Так что приехал я к самому началу конференции и не мог даже
предварительно заехать к Пав[лу] Бор[исовичу Аксельроду]. Пришлось
созвониться с ним по телефону и вызвать его в Берн к третьему дню, когда уже
слаба была надежна, что добьюсь отсрочки. Последний день провел с ним, и он
проводил меня до Базеля. Конечно, это его еще менее должно было
удовлетворить, чем меня; я ему предлагал поехать со мной до ближайшего
немецкого города Аугсбурга и там прожить 2 дня, но и для этого нужны были
визы и разрешения, которые потребовали бы 48 часов, так что от этого
пришлось отказаться. Беседами за этот день, мне кажется, удалось достигнуть
некоторго выяснения и смягчения его отношения. Тем более, что сам бернский
манифест он нашел менее неприемлемым, чем он ждал, и к самой конференции у
него отношение довольно терпимое. [...]
С Пав. Бор. далеко не обо всем и не так обстоятельно, как нужно,
удалось переговорить. Впечатление на меня (физически) он произвел очень
неизменившееся: очень бодр и даже румян; говорит, что последние дни
оправился. Но у него органическая болезнь (мочевого пузыря) с неприятными и
мучительными припадками, и он не уверен, почему профессор отказывается от
операции: потому ли, что можно вылечить и без операции, или потому, что
боится, что он операции не выдержит. Это его, видно, мучит. В Цюрихе ему, он
мне признался, скверно и не по себе, и он мечтает переселиться в Париж, что,
вероятно, было бы лучше всего для него.
Теперь о моем собственном переселении. Конгресс прошел; вопрос, стало
быть, пустят ли меня под другим соусом. Можно прямо сказать: для
ознакомления французских рабочих организаций с положением дел в советской
России. Публичных рефератов я бы не стал читать, но на синдикатских
маленьких собраниях выступал бы. Но вообще, у меня мало надежды, чтобы
французы пустили после нашего манифеста и после бернского манифеста. Забыл
сказать, что я условился с Павлом Борисовичем перед отъездом, что он даст
Вам знать открыткой, что я вернулся в Берлин. И не подумал, что ведь он мог
позабыть и что я сам с пути должен был бы дать Вам знать.

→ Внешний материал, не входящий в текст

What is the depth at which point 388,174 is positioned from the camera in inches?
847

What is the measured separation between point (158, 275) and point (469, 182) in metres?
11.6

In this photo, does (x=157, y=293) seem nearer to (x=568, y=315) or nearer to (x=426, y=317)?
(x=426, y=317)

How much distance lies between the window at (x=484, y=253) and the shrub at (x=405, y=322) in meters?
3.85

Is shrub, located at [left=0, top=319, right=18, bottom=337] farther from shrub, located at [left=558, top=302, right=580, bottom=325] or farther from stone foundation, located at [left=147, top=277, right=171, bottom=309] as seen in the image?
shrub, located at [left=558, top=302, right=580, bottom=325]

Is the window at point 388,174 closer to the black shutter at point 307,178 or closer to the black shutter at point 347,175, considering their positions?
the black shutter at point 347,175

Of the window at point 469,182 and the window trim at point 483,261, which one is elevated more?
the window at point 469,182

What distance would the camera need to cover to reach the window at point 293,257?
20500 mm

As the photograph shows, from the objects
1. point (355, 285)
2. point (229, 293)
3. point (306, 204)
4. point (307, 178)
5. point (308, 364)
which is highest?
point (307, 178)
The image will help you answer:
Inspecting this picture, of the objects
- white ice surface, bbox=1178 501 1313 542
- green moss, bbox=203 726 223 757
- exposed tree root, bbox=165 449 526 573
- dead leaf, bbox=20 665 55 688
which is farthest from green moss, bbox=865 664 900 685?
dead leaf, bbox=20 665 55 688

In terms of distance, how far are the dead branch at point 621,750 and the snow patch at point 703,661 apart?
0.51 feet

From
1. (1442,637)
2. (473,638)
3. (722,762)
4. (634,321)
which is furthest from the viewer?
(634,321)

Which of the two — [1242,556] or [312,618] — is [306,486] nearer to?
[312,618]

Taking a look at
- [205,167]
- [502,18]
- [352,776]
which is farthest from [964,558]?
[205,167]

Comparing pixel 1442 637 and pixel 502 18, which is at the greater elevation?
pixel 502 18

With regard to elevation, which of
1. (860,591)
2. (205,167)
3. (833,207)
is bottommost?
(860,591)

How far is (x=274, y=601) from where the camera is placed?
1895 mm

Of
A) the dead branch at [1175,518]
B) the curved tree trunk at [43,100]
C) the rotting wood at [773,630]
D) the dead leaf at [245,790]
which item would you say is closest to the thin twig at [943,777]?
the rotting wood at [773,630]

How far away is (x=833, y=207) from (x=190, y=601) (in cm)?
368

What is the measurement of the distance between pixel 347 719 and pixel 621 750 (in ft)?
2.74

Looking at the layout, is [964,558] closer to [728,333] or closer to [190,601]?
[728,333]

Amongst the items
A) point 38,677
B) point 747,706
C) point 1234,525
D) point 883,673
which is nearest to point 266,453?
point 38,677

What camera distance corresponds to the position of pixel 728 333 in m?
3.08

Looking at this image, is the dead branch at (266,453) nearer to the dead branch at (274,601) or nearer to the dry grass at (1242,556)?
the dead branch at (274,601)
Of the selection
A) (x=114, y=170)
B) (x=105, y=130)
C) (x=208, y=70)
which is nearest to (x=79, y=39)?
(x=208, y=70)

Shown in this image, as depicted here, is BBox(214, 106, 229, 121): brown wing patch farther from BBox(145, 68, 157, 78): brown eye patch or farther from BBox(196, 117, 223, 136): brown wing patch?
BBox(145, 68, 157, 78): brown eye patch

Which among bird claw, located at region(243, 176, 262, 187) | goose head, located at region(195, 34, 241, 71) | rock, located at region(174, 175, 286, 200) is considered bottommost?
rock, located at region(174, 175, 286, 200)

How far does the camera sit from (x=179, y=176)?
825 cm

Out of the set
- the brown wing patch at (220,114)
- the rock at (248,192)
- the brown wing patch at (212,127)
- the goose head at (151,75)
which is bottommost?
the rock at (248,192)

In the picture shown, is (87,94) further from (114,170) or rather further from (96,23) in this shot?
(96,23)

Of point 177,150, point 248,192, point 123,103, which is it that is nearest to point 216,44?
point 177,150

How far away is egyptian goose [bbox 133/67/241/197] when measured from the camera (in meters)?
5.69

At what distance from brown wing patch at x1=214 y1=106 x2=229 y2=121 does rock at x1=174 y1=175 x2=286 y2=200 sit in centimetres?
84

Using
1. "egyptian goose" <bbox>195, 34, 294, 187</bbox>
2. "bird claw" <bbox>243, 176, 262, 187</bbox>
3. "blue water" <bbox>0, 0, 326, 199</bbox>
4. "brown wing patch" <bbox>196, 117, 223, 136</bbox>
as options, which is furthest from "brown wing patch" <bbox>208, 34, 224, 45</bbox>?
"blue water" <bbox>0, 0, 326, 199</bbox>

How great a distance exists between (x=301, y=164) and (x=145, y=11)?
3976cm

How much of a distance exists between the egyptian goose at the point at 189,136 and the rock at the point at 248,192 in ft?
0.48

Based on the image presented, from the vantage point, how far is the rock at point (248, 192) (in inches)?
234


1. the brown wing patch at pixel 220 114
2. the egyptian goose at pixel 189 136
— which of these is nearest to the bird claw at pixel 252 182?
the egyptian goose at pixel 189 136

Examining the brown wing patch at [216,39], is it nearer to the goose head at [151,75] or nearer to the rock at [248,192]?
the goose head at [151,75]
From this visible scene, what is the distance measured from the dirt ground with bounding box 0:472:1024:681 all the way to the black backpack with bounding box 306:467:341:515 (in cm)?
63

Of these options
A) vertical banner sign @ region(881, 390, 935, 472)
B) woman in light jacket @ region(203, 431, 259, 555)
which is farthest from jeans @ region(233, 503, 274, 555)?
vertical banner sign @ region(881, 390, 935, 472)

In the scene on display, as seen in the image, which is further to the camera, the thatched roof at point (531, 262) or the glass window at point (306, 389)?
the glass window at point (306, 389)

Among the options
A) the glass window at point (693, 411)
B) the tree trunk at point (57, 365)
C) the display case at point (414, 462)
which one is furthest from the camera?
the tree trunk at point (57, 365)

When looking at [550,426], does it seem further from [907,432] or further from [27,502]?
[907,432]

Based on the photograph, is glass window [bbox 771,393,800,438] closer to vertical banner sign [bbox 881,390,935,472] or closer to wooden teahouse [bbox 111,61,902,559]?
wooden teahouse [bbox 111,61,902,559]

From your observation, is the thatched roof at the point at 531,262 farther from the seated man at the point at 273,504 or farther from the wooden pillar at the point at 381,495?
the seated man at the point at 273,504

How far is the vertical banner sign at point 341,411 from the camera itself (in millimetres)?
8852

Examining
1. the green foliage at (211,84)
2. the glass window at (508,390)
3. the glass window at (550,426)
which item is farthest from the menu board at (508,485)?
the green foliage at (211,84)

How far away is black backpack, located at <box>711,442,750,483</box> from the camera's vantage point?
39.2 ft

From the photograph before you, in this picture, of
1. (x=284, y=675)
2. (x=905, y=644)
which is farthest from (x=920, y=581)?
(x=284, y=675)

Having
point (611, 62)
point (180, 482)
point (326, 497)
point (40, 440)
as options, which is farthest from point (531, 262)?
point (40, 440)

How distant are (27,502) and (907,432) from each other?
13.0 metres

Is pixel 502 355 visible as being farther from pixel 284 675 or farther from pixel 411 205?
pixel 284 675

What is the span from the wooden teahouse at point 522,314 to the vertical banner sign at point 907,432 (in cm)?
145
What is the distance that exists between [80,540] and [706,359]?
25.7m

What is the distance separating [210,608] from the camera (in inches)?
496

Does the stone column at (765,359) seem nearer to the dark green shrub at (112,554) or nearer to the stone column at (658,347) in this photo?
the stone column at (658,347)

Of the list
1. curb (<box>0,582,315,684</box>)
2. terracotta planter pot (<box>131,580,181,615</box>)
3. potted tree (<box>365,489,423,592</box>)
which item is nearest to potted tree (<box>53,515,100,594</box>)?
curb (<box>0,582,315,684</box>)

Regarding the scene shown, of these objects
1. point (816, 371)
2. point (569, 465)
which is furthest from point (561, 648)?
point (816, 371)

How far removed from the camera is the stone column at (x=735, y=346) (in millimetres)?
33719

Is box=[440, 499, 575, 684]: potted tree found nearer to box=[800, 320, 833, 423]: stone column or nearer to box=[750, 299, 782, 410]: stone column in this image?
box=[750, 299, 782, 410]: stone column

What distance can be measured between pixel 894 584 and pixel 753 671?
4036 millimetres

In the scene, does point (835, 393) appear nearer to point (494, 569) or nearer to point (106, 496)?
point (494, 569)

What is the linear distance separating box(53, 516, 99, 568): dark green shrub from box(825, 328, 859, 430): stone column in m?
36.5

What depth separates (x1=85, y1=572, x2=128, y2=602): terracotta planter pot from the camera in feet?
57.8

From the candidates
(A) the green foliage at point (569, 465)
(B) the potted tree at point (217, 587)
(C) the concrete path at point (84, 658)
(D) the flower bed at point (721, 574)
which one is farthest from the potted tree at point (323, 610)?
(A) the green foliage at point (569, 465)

Берн меня очень удовлетворил. Почти не было трений и прений. Французы,
считая свое дело в Туре366 проигранным, были настроены в смысле "ехать так
ехать" и не только забыли о 21 пункте и о том, что они "в принципе за III
Интернационал", но и готовы были подписать еще более резкое осуждение
большевизма. Гримму и Ко, напротив, придало смелости то, что у них
(благодаря переходу Цюриха вслед за Нобсом367) было уже обеспеченное
большинство и они тоже не сомневались, что коммунисты уйдут. Австрийцы,
руководившие всем, хотели добиться некоторых авансов II Интернационалу, но
от этого отказались, встретив поддержку лишь англичан (они хотели сверх трех
Интернационалов создать какой-то общий совет, куда бы согласились войти
представители всех трех организаций. Я восстал против этого, как против
искусственной постройки, так как общий "совет" от Шейдемана до Ленина вызвал
бы только смех с обеих сторон. Немцы (Ледебур и Розенфельд368)пытались было
отстоять свою формулу "диктатура на основе советской системы", но мы без
труда эту попытку отбили. [...] И Лонге, и Фоp369 всячески и даже с
эмфазом370 выражали удовольствие, что они находятся в среде подлинных
социалистов, в подлинном Интернационале! На вопрос, что они сделают после
Тура, Лонге сказал, что они не знают, выйдут ли из партии после ее
вступления в III Интернационал, но он может заявить, что они останутся в ней
лишь при условии, что им предоставят ту автономию, которою пользовались
раньше коммунисты, т. е. право участвовать в нашем объединении. Если
откажут, они выходят из партии. Чтобы Зиновьев дал им такое право -- не
думаю. Особенно тепло встретили меня Нэн371 [...], Грабер372 и О. Бауэр.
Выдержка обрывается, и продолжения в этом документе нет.